Outgoing presidents typically work on a smooth transition while the president-elect fills key positions. As Biden nears the end of his term, he has approved long-range missiles for Ukraine to strike inside Russia, marking a significant shift in U.S. policy.
Jordan Cash, assistant professor of political theory and constitutional democracy at Michigan State University, examined the possible reasons behind Biden's actions.
"He's trying to find some way to push Ukraine and Russia to a certain end point in the war," Cash explained. "Perhaps to get a final foreign policy victory to vindicate his administration at the end, or perhaps because he fears the way President-elect Trump is going to approach the Ukraine war."
Most political experts agree with Congress divided, it is unlikely much will be accomplished before the new session starts in January. However, they said it wouldn't be surprising if Biden takes other bold or controversial actions as he prepares to leave office.

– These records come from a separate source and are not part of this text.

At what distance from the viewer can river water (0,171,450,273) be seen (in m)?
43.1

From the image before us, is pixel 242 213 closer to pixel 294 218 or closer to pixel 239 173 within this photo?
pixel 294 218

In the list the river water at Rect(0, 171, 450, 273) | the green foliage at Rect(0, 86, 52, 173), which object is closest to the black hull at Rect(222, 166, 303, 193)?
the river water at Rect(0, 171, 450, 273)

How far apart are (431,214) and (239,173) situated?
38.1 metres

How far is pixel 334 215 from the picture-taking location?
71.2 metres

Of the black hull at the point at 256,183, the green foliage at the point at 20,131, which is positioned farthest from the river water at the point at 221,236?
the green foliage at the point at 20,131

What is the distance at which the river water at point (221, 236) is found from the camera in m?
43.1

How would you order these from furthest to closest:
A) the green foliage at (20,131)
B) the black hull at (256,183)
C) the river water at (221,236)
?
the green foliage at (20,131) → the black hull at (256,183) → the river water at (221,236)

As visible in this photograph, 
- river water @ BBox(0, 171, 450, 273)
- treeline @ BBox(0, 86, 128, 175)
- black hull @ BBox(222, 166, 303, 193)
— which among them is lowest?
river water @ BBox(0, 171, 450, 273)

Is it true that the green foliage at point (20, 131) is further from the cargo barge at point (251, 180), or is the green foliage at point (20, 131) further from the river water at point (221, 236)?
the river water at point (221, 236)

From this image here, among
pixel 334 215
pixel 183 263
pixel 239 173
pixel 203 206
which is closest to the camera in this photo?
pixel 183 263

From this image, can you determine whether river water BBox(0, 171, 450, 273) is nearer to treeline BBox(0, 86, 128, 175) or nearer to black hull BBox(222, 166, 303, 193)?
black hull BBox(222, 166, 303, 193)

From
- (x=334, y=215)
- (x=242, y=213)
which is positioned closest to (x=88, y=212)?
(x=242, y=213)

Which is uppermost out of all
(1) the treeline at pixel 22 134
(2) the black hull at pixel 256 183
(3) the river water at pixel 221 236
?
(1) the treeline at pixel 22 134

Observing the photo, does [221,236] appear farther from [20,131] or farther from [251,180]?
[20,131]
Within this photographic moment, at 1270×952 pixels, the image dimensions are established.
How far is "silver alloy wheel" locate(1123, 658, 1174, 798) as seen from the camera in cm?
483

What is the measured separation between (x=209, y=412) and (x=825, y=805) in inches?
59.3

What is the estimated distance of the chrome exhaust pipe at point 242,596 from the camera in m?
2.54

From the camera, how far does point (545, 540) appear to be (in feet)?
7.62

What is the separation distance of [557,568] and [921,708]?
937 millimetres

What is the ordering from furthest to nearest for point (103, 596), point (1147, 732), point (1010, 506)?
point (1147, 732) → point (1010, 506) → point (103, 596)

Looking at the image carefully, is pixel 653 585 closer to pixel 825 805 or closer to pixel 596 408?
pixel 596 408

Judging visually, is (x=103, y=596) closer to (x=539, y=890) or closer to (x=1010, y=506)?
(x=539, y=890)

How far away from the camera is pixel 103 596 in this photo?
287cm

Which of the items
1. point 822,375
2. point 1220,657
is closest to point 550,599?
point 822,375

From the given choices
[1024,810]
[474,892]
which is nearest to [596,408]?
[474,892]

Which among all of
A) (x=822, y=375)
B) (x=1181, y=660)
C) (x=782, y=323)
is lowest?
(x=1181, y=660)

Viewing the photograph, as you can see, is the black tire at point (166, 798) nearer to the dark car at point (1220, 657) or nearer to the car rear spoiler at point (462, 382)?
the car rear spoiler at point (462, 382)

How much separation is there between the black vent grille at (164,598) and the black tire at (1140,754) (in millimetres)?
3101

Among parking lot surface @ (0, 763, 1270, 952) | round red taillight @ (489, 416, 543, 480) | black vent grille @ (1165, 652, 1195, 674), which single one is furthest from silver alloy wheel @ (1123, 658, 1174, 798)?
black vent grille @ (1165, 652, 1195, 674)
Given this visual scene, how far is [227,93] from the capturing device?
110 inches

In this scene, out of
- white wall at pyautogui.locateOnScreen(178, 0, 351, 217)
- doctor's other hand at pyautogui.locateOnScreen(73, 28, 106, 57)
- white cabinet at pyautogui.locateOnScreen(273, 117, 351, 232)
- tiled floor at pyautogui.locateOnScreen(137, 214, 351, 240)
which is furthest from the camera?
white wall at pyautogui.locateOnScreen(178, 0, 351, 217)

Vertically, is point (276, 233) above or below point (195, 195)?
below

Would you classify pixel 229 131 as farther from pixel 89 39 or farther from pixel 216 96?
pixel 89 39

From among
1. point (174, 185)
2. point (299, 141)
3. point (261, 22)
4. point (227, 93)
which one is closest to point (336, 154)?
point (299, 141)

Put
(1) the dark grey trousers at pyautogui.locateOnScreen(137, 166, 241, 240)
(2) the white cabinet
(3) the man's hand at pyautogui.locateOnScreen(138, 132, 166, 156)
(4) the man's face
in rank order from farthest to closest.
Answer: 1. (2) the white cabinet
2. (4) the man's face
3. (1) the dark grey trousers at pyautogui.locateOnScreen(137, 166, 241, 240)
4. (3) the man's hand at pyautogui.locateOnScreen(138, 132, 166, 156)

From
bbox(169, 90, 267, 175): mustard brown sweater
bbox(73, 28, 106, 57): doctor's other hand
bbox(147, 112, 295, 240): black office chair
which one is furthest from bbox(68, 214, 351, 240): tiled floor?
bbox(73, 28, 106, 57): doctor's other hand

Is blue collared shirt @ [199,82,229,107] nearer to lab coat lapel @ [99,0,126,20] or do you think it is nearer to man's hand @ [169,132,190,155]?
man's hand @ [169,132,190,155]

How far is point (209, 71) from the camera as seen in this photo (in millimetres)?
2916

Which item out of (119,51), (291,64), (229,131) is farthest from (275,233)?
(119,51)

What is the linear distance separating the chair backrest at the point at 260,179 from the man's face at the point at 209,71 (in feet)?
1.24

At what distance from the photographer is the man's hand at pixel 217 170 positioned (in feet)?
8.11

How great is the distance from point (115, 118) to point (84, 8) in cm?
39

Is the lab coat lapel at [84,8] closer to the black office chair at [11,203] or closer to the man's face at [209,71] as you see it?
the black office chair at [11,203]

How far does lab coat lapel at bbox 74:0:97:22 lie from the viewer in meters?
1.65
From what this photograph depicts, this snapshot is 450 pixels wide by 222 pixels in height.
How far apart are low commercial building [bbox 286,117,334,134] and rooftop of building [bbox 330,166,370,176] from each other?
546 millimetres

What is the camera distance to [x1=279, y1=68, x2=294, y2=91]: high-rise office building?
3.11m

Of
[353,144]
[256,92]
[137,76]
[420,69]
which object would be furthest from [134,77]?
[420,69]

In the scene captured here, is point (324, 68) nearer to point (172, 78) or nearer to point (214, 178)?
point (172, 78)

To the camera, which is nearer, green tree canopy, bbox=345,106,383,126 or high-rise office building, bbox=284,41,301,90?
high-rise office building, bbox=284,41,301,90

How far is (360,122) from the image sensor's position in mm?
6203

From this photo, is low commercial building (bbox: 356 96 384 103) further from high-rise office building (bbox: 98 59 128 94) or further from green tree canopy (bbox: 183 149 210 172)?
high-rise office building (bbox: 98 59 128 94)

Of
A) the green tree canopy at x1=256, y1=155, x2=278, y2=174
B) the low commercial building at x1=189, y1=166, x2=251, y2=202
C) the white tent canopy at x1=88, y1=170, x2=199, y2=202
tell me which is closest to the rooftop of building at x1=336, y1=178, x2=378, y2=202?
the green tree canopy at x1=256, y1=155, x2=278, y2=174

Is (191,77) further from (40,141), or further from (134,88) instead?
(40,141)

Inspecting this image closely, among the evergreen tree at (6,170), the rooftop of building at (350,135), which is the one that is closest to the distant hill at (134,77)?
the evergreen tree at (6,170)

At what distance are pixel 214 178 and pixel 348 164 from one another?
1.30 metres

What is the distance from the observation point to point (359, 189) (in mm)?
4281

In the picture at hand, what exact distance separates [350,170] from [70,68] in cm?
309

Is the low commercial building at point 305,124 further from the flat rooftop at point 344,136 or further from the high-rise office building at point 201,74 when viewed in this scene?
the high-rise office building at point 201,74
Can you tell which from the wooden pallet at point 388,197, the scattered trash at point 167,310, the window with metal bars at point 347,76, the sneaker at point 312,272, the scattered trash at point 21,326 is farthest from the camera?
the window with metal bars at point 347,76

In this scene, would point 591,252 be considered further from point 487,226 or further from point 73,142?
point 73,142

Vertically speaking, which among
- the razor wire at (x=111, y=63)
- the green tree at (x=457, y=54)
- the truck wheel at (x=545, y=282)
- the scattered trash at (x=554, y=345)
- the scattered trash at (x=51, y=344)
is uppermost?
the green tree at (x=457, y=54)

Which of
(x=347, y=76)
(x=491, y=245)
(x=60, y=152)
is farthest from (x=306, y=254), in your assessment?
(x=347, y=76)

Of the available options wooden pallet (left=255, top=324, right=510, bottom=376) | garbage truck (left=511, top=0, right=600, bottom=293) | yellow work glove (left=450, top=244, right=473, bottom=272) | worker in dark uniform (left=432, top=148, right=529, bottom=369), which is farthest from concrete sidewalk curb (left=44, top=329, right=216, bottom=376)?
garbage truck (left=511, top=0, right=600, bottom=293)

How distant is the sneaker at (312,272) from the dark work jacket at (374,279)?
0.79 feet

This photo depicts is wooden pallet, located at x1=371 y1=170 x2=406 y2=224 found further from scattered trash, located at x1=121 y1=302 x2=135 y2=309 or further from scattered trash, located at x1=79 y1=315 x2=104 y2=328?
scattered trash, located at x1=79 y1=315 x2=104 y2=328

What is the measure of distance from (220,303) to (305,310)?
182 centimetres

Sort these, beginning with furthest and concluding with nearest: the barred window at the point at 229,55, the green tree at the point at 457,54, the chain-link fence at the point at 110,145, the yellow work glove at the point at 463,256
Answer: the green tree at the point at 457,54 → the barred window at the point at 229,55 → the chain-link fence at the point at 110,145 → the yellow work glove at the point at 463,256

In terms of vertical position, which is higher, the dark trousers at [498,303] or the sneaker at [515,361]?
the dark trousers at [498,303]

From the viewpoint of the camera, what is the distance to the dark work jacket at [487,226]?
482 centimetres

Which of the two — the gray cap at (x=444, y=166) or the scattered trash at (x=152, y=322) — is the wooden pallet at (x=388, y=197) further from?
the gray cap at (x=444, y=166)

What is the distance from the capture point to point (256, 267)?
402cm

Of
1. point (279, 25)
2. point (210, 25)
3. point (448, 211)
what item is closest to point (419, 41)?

Cash pointed out while lame-duck periods can have advantages, such as settling electoral disputes or confirming votes, they also come with risks. He warned an extended lame-duck phase, which is typical in the United States, can encourage an outgoing president to make partisan decisions, potentially leading to actions driven more by political motivations than the public good.
"Bill Clinton commuted several dozen sentences, including for Mark Rich, who had been convicted of tax fraud but whose wife was a major Democratic donor," Cash recounted. "President-elect Trump commuted a bunch of sentences including pardoning his former adviser Steve Bannon."
The term "lame duck" originally referred to a financial trader on the London Stock Exchange in the 18th century who defaulted on debts. It was later adapted to describe politicians with reduced influence or authority.